Data items:
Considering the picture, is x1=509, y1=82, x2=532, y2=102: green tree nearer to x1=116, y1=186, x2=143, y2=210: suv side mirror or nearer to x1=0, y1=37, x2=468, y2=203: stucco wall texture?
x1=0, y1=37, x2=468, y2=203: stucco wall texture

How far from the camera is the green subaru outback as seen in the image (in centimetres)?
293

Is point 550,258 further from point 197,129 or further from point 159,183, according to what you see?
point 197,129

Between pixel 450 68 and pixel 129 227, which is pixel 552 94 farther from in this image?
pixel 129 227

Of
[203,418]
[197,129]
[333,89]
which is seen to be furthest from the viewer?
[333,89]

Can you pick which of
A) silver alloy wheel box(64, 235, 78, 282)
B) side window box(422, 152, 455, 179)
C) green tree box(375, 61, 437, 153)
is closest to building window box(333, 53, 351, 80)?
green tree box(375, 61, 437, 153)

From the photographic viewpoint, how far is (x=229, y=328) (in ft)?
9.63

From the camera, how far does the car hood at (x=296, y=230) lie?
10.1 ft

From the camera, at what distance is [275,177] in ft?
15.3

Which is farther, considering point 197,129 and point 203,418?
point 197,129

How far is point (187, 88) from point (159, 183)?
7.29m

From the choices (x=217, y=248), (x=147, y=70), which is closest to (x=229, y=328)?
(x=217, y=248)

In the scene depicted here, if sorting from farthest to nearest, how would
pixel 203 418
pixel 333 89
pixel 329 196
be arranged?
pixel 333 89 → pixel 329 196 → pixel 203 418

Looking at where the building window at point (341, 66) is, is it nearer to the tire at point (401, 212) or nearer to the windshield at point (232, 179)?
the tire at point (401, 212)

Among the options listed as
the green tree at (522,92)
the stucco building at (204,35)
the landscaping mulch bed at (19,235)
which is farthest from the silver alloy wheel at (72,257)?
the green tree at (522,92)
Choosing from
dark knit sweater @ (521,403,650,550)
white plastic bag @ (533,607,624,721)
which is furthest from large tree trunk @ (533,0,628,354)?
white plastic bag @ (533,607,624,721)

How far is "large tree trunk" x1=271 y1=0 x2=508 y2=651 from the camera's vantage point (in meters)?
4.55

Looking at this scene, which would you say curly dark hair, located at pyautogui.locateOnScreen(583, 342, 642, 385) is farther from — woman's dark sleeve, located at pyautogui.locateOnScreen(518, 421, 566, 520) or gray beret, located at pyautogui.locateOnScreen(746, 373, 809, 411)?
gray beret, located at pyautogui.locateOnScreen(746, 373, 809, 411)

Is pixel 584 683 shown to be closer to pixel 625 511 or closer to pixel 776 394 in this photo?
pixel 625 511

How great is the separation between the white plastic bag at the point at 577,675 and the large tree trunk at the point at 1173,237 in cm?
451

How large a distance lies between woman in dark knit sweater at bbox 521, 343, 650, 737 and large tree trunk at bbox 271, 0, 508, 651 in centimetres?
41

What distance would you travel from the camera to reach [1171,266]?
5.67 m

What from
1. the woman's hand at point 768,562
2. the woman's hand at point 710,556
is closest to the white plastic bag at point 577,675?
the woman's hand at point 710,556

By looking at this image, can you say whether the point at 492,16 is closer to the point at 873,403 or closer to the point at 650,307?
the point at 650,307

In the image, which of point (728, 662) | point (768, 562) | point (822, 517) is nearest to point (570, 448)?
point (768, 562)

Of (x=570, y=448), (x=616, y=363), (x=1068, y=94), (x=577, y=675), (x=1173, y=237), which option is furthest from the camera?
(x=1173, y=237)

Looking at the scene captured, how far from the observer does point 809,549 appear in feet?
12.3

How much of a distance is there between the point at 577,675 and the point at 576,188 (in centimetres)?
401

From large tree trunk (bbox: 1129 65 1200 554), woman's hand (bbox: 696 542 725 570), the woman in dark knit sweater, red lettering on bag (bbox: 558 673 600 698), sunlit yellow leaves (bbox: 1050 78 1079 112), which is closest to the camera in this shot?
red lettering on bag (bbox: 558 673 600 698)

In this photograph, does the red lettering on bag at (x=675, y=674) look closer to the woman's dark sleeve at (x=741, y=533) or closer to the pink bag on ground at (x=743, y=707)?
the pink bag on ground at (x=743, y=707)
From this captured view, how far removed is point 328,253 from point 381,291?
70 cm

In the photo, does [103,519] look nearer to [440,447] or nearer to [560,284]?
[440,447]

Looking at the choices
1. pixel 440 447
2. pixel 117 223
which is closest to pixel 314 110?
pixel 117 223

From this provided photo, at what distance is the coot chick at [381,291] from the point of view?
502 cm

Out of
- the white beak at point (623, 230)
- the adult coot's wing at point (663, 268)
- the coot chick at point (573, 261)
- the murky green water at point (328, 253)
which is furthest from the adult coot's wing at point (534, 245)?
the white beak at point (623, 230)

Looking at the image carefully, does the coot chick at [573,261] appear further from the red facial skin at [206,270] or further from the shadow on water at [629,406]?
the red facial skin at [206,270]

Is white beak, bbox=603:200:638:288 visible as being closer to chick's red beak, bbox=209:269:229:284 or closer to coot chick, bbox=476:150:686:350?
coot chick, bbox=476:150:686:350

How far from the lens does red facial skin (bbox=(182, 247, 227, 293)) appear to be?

Exercise instructions:
Can you reproduce, word for word, the lines of the data starting with the line containing "From the choices" and going on through the line containing "pixel 333 89 → pixel 329 196 → pixel 203 418"?

Result:
From the choices (x=217, y=248), (x=147, y=70), which is closest to (x=229, y=328)?
(x=217, y=248)

In the scene depicted here, if sorting from farthest to nearest, how would
pixel 203 418
pixel 333 89
pixel 329 196
be arranged?
pixel 333 89 → pixel 329 196 → pixel 203 418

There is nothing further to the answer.